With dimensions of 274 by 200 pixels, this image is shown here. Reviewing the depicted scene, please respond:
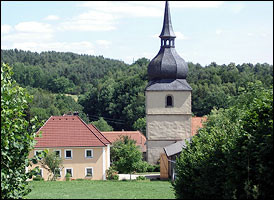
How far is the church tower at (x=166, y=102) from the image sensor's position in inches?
1896

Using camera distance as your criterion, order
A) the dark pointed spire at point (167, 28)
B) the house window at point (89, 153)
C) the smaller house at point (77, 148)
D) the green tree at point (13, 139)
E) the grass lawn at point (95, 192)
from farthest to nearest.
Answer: the dark pointed spire at point (167, 28), the house window at point (89, 153), the smaller house at point (77, 148), the grass lawn at point (95, 192), the green tree at point (13, 139)

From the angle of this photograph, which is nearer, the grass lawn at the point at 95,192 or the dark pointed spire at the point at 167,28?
the grass lawn at the point at 95,192

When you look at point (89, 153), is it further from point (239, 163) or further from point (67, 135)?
point (239, 163)

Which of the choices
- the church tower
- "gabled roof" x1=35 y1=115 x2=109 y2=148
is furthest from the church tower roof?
"gabled roof" x1=35 y1=115 x2=109 y2=148

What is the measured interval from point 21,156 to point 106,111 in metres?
74.2

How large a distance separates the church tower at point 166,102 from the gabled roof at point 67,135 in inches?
291

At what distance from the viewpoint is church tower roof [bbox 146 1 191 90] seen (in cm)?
4803

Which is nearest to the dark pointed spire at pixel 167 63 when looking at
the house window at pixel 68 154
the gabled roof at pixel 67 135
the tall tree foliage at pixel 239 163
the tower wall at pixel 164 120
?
the tower wall at pixel 164 120

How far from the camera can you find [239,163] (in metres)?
15.0

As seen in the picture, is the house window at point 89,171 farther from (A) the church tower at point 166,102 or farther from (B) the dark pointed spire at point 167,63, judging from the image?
(B) the dark pointed spire at point 167,63

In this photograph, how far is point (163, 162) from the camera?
4544cm

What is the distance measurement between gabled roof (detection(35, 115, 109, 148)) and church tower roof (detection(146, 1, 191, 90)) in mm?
8957

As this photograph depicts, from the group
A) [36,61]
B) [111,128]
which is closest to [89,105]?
[111,128]

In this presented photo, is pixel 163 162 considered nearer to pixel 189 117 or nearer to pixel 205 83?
pixel 189 117
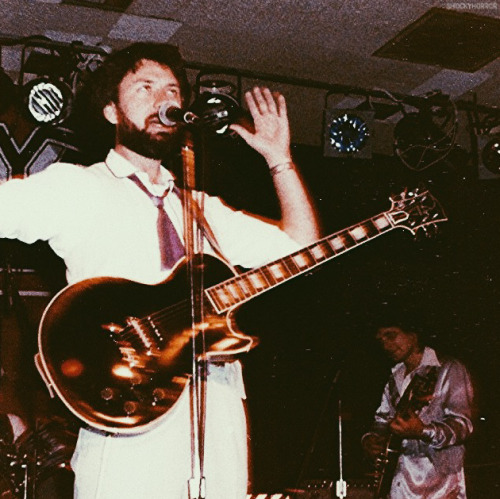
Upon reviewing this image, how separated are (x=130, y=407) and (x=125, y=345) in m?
0.18

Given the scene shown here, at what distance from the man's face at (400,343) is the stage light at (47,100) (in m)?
2.28

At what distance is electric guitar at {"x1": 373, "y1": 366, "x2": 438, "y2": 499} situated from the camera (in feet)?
11.9

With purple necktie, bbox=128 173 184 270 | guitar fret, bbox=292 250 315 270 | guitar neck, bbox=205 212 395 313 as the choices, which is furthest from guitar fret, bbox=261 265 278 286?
purple necktie, bbox=128 173 184 270

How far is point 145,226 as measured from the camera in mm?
1933

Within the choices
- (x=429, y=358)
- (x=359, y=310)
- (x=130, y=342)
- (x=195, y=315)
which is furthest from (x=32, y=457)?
(x=359, y=310)

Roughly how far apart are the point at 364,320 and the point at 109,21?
2828 mm

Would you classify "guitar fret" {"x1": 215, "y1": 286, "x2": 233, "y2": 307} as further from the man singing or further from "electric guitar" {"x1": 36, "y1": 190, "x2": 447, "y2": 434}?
the man singing

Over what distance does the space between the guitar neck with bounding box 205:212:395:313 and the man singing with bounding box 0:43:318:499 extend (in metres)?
0.05

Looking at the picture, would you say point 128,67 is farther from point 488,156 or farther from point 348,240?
point 488,156

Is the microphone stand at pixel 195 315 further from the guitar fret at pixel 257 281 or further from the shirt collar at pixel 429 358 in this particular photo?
the shirt collar at pixel 429 358

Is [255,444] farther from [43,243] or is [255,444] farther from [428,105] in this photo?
[428,105]

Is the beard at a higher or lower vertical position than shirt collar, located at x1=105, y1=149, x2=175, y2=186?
higher

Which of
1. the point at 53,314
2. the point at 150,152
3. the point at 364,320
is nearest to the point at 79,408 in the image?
the point at 53,314

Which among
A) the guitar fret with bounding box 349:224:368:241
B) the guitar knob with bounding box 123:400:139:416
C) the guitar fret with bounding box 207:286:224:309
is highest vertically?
the guitar fret with bounding box 349:224:368:241
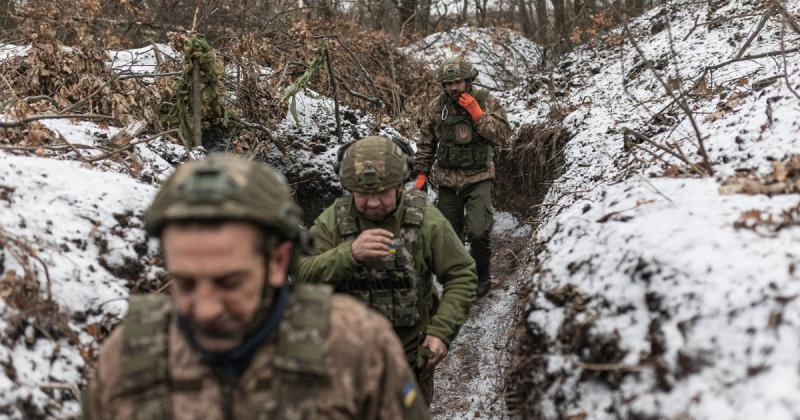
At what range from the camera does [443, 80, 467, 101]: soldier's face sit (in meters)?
5.75

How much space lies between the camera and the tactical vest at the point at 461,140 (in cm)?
598

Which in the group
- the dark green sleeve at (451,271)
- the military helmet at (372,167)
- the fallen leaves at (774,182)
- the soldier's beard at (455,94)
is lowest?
the dark green sleeve at (451,271)

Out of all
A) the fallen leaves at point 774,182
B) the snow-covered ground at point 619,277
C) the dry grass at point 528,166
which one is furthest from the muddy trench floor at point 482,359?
the dry grass at point 528,166

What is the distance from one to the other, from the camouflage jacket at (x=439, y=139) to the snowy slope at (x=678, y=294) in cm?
140

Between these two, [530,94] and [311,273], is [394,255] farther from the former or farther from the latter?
[530,94]

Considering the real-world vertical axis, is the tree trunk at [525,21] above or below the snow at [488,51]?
above

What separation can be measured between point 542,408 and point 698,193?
153 centimetres

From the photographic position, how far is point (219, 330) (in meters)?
1.57

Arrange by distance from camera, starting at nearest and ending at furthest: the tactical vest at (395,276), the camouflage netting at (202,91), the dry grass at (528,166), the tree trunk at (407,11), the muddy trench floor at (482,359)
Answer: the tactical vest at (395,276) < the muddy trench floor at (482,359) < the camouflage netting at (202,91) < the dry grass at (528,166) < the tree trunk at (407,11)

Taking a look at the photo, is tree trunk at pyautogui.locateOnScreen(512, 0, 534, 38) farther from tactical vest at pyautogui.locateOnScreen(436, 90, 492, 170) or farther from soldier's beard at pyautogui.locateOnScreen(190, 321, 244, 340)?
soldier's beard at pyautogui.locateOnScreen(190, 321, 244, 340)

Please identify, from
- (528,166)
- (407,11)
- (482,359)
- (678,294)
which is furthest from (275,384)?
(407,11)

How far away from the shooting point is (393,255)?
327 cm

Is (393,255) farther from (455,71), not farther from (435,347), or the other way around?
(455,71)

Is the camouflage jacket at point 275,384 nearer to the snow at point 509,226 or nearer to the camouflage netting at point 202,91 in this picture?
the camouflage netting at point 202,91
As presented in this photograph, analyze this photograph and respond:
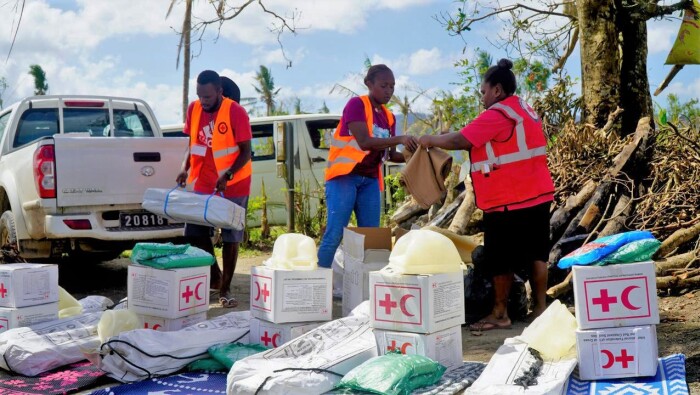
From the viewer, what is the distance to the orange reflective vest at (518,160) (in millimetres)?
5145

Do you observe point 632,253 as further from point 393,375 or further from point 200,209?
point 200,209

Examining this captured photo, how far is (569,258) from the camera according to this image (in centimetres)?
398

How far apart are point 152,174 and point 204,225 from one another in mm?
1170

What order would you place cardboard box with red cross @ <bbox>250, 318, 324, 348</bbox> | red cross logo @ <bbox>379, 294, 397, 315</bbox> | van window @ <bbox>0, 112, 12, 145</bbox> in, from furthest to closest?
van window @ <bbox>0, 112, 12, 145</bbox>, cardboard box with red cross @ <bbox>250, 318, 324, 348</bbox>, red cross logo @ <bbox>379, 294, 397, 315</bbox>

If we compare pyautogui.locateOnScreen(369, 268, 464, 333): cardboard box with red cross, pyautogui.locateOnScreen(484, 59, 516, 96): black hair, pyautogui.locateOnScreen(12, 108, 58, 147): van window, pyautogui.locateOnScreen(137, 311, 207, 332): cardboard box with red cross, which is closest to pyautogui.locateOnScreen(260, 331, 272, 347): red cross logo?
pyautogui.locateOnScreen(137, 311, 207, 332): cardboard box with red cross

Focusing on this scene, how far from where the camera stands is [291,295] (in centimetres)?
459

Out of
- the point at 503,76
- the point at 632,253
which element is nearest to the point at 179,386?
the point at 632,253

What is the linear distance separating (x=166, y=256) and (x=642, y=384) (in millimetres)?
2939

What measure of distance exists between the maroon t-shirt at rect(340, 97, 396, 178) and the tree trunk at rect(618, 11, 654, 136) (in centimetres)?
384

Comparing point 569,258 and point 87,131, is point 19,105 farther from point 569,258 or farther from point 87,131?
point 569,258

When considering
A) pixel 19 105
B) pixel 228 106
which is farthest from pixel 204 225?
pixel 19 105

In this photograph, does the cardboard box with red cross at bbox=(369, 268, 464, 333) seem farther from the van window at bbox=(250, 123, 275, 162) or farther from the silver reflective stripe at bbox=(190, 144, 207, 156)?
the van window at bbox=(250, 123, 275, 162)

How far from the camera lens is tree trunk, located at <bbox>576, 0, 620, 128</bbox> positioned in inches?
343

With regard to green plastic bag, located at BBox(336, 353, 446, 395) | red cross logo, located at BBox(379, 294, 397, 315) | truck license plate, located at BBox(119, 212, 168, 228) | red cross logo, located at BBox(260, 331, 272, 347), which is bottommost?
green plastic bag, located at BBox(336, 353, 446, 395)
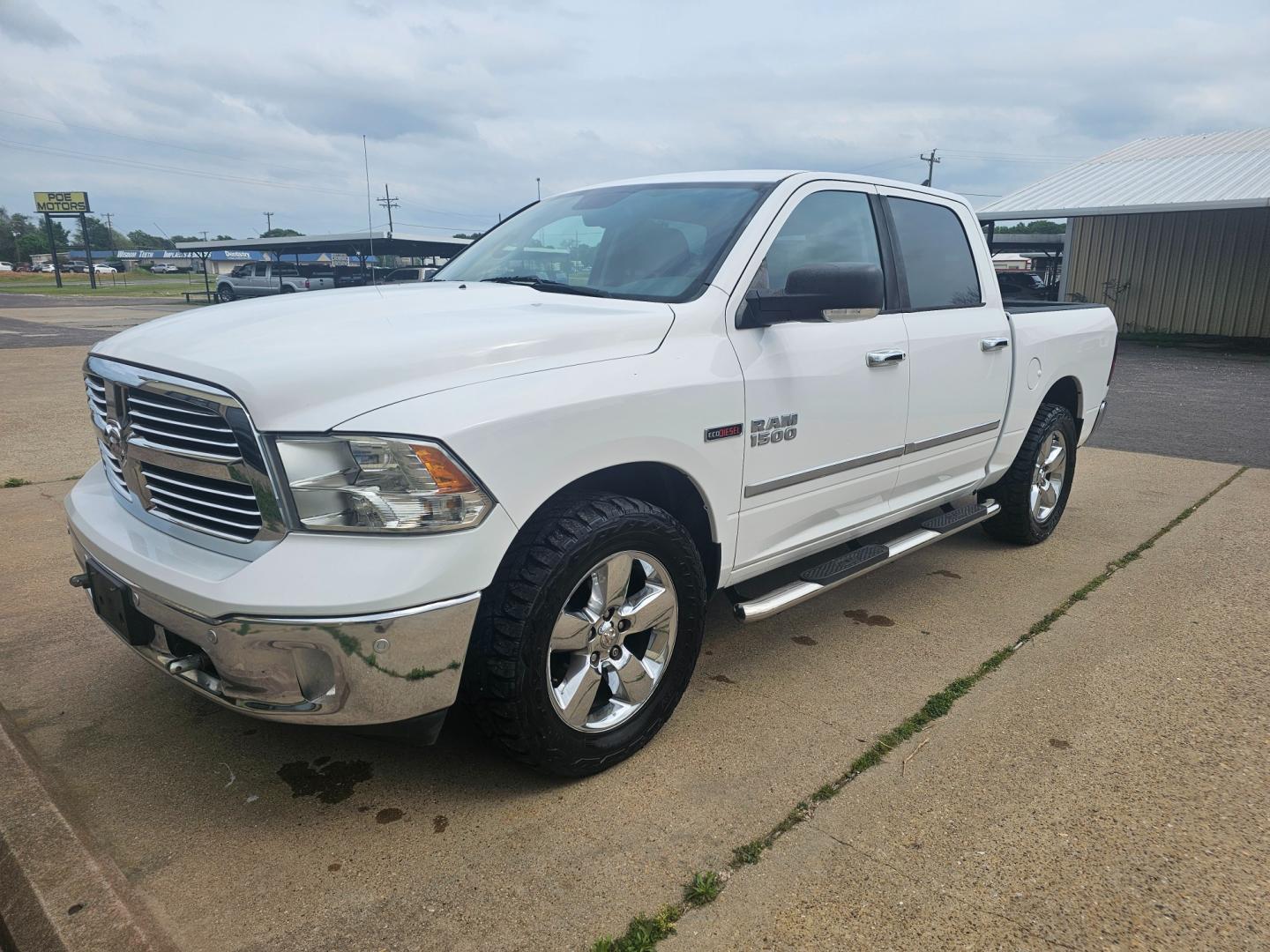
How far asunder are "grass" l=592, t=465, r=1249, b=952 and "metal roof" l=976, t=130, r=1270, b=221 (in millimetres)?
15143

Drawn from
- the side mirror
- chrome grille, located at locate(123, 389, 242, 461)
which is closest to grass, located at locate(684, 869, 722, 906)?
chrome grille, located at locate(123, 389, 242, 461)

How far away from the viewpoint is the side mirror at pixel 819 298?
2924 mm

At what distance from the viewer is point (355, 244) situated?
43.5 metres

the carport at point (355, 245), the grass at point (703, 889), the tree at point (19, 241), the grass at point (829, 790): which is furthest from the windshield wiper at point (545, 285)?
the tree at point (19, 241)

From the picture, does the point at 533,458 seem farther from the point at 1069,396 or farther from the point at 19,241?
the point at 19,241

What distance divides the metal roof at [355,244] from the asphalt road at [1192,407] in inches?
1008

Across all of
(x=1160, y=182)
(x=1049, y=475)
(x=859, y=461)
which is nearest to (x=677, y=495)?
(x=859, y=461)

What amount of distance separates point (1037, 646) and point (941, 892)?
176 cm

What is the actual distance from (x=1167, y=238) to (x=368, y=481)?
2292 cm

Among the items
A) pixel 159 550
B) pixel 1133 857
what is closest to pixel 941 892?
pixel 1133 857

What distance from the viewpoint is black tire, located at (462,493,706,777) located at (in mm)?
2422

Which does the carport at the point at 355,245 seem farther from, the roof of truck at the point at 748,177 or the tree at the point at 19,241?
the tree at the point at 19,241

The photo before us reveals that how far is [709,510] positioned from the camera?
299 cm

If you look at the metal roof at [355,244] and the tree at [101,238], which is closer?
the metal roof at [355,244]
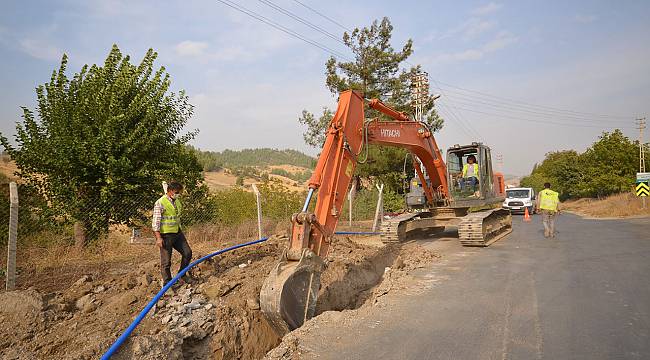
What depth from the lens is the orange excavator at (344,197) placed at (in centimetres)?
Result: 520

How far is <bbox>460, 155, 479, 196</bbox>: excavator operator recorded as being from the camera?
1159 centimetres

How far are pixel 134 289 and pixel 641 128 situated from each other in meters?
48.0

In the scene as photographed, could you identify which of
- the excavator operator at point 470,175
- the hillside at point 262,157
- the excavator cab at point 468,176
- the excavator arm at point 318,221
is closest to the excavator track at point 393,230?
the excavator cab at point 468,176

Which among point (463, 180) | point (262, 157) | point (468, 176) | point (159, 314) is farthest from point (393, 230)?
point (262, 157)

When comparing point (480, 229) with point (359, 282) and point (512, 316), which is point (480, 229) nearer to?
point (359, 282)

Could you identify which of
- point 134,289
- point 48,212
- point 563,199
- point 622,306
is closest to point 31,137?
point 48,212

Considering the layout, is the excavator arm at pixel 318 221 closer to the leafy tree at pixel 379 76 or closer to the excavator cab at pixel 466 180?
the excavator cab at pixel 466 180

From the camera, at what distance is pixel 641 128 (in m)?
39.6

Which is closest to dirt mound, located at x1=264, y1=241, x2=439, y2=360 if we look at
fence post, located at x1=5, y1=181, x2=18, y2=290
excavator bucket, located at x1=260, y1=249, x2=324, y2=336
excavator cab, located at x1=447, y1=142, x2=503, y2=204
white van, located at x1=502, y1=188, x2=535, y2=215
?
excavator bucket, located at x1=260, y1=249, x2=324, y2=336

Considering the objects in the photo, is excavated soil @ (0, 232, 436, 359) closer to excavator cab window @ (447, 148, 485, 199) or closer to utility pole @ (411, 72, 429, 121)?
excavator cab window @ (447, 148, 485, 199)

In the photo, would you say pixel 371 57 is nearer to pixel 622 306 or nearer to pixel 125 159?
pixel 125 159

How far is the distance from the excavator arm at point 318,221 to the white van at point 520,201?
63.4 ft

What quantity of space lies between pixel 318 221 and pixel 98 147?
24.8 ft

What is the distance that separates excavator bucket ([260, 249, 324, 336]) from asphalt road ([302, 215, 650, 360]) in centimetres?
53
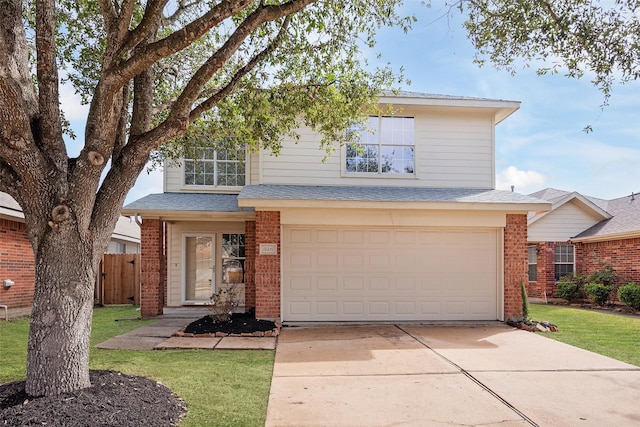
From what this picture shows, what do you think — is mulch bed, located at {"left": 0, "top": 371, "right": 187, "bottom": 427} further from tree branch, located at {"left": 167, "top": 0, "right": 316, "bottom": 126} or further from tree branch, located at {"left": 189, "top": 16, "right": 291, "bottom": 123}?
tree branch, located at {"left": 189, "top": 16, "right": 291, "bottom": 123}

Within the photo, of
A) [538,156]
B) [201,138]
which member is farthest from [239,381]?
[538,156]

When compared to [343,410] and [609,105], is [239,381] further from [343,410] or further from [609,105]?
[609,105]

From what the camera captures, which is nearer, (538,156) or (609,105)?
(609,105)

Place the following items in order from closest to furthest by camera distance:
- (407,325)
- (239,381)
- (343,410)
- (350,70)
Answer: (343,410) < (239,381) < (350,70) < (407,325)

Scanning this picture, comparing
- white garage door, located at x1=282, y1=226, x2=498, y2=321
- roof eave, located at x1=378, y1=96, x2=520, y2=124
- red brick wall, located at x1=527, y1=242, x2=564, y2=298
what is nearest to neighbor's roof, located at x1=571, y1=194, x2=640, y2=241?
red brick wall, located at x1=527, y1=242, x2=564, y2=298

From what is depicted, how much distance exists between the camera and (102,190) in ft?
15.6

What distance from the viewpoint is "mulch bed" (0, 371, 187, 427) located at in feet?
12.4

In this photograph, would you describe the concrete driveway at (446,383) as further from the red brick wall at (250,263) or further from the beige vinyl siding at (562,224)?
the beige vinyl siding at (562,224)

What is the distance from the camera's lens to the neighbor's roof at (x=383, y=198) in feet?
30.8

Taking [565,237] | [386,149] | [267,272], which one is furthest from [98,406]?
[565,237]

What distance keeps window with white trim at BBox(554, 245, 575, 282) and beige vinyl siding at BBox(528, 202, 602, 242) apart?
406 millimetres

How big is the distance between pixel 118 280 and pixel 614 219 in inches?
698

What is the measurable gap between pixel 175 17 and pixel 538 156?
1433cm

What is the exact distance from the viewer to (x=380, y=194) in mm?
10305
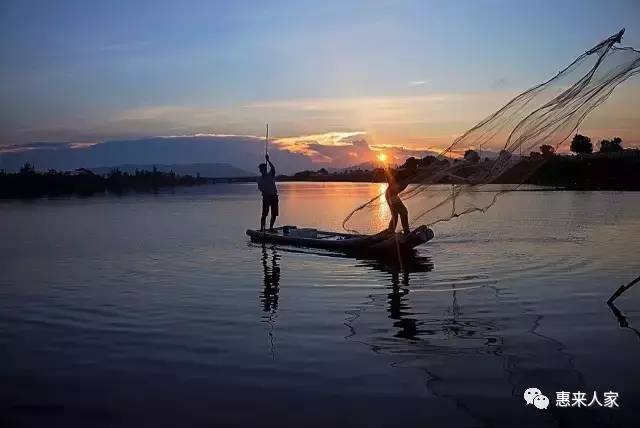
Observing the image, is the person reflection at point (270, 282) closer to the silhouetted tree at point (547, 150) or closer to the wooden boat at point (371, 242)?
the wooden boat at point (371, 242)

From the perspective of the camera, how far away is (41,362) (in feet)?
27.6

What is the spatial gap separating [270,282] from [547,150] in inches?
256

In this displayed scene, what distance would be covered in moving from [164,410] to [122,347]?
8.71ft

◇ ◇ ◇ ◇ ◇ ◇ ◇

Task to carry out: In the data above, find the line with "In this photograph, would" and repeat it and every line after it through the end, exactly; leave the pictures out.

Final result:
In this photograph, would you describe the concrete driveway at (446,383) as further from the red brick wall at (250,263) or further from the beige vinyl siding at (562,224)?
the beige vinyl siding at (562,224)

What is the distance from the camera's lens to the neighbor's roof at (x=383, y=198) in feet?
30.8

Taking [565,237] | [386,149] | [267,272], which one is furthest from [98,406]?
[565,237]

What distance keeps window with white trim at BBox(554, 245, 575, 282) and beige vinyl siding at BBox(528, 202, 602, 242) apart?
406 millimetres

How big is the distance between pixel 118 280 and pixel 614 219 in inches?
698

What is the measurable gap between pixel 175 17 and pixel 538 156?
1433cm

What is the exact distance from the viewer to (x=380, y=194) in mm?
10305
Observing the image, is the person reflection at point (270, 282) closer to the silhouetted tree at point (547, 150) or closer to the wooden boat at point (371, 242)?
the wooden boat at point (371, 242)

From the perspective of the camera, how far away is (41,362) (in feet)?
27.6

What is the spatial gap separating [270,282] from [547,150] in inches?
256

In this displayed scene, what distance would be covered in moving from [164,410] to [122,347]?
8.71ft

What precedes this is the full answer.